**REQUESTS**
[A] In the passage on trusting cryptography, reproduce word for word the stretch that begins at the words "We use cryptography" and stops after "a long time.".
[B] According to the passage on trusting cryptography, what do we use each time we buy on an online platform?

**PASSAGE SHOWN**
--- START ---

We use cryptography for multiple of things all the time. Each time we buy on any online platform, we are using HTTPS so that some sort of cryptographic algorithm is working there with an exchange of certificates. So we are trusting cryptography everyday. We are also trusting open source communities all the time. We are using Android phones, many of us are using Linux, and more and more large platforms that we are using everyday, like Google or Twitter, are using open source software in all their services except the application layer. So I wouldn’t be so scared of trusting things that we have been trusting for quite a long time.

Are there any risks of hacking and manipulation and how can they be be mitigated?

--- END ---

**PROVIDED DATA**
--- START ---

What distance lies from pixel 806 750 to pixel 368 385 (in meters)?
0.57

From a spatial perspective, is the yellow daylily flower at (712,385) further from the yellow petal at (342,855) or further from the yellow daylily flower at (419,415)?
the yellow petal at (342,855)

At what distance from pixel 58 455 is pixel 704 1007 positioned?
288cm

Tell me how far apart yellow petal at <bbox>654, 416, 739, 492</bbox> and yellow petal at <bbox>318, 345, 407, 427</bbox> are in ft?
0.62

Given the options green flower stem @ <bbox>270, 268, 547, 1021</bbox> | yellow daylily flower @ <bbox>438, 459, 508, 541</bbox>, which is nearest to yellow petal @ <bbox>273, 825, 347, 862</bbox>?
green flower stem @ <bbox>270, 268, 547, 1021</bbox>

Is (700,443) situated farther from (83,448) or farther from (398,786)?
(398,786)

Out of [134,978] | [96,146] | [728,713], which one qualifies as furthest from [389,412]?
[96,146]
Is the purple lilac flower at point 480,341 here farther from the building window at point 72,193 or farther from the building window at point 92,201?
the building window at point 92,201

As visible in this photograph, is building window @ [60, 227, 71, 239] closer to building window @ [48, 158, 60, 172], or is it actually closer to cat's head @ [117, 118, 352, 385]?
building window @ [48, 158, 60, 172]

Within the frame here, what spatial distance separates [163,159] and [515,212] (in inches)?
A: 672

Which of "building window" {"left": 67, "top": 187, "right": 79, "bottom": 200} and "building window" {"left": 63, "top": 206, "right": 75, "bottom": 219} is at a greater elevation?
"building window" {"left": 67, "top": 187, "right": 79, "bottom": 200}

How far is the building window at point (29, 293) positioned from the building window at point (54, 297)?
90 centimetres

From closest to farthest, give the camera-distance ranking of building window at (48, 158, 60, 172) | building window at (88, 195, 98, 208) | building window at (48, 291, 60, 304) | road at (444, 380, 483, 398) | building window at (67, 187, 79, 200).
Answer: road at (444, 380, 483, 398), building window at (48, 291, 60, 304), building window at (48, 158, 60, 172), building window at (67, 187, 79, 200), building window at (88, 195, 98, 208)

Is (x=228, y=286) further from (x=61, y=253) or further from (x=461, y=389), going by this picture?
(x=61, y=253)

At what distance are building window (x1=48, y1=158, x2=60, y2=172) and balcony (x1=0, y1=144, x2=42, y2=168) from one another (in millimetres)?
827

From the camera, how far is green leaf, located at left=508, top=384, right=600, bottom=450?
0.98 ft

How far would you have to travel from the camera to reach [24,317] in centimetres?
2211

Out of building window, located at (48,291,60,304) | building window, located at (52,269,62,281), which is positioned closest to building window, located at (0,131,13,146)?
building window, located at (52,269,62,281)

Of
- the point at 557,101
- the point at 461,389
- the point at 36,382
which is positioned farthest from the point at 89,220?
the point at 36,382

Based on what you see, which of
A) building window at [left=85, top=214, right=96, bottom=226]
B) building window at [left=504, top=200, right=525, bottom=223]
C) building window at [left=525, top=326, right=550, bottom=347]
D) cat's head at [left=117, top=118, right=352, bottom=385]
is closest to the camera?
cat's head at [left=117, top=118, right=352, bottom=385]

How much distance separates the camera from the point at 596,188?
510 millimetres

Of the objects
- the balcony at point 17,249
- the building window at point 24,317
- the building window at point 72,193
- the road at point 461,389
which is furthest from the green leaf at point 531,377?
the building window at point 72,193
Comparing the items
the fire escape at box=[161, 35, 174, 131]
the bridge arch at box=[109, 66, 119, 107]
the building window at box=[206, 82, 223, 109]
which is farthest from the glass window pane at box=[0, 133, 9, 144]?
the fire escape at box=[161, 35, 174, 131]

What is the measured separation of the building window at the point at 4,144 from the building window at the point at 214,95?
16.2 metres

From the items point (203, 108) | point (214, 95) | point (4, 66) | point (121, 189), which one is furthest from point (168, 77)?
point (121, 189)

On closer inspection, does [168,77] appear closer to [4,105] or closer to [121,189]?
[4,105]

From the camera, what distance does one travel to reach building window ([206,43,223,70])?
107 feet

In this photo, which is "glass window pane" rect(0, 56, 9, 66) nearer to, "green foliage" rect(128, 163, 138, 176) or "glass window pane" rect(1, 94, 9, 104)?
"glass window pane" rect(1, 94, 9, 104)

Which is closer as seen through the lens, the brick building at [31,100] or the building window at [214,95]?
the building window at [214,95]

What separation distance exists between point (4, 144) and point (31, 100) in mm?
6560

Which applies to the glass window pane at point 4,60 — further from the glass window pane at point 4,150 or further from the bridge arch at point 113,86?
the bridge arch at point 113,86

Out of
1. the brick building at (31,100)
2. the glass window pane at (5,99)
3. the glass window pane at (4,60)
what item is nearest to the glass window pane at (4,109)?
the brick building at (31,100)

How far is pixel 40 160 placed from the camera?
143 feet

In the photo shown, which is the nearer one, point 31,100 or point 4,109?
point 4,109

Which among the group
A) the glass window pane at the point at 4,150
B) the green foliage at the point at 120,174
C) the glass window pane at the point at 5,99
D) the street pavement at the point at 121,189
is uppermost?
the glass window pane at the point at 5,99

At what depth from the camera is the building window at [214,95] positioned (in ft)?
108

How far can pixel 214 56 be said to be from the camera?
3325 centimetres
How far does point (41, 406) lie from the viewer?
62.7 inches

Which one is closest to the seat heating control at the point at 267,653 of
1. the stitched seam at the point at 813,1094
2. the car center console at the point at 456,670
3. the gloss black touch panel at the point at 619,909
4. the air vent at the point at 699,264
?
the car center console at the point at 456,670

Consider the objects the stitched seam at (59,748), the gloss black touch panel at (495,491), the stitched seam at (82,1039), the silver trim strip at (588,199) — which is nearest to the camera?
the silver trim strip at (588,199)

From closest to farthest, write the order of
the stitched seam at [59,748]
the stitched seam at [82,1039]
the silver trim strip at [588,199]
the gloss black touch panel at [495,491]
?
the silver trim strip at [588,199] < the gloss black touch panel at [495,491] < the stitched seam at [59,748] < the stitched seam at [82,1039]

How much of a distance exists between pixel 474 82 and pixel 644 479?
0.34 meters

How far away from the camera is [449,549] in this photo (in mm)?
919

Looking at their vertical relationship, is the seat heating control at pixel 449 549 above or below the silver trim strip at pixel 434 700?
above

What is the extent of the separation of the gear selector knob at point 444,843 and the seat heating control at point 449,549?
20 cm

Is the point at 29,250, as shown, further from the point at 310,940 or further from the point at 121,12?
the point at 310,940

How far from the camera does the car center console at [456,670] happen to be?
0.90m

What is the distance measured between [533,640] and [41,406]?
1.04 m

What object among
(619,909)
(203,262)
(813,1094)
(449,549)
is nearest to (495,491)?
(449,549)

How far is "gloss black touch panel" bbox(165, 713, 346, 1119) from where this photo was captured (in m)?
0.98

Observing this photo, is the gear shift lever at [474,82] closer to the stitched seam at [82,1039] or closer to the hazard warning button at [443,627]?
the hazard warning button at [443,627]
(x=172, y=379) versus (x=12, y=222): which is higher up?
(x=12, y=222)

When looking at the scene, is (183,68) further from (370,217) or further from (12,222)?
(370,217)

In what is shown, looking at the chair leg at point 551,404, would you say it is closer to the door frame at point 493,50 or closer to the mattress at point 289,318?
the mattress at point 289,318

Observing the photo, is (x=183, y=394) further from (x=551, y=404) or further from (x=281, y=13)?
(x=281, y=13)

--- END ---

**SOLUTIONS BY TASK**
[A]
We use cryptography for multiple of things all the time. Each time we buy on any online platform, we are using HTTPS so that some sort of cryptographic algorithm is working there with an exchange of certificates. So we are trusting cryptography everyday. We are also trusting open source communities all the time. We are using Android phones, many of us are using Linux, and more and more large platforms that we are using everyday, like Google or Twitter, are using open source software in all their services except the application layer. So I wouldn’t be so scared of trusting things that we have been trusting for quite a long time.

[B] HTTPS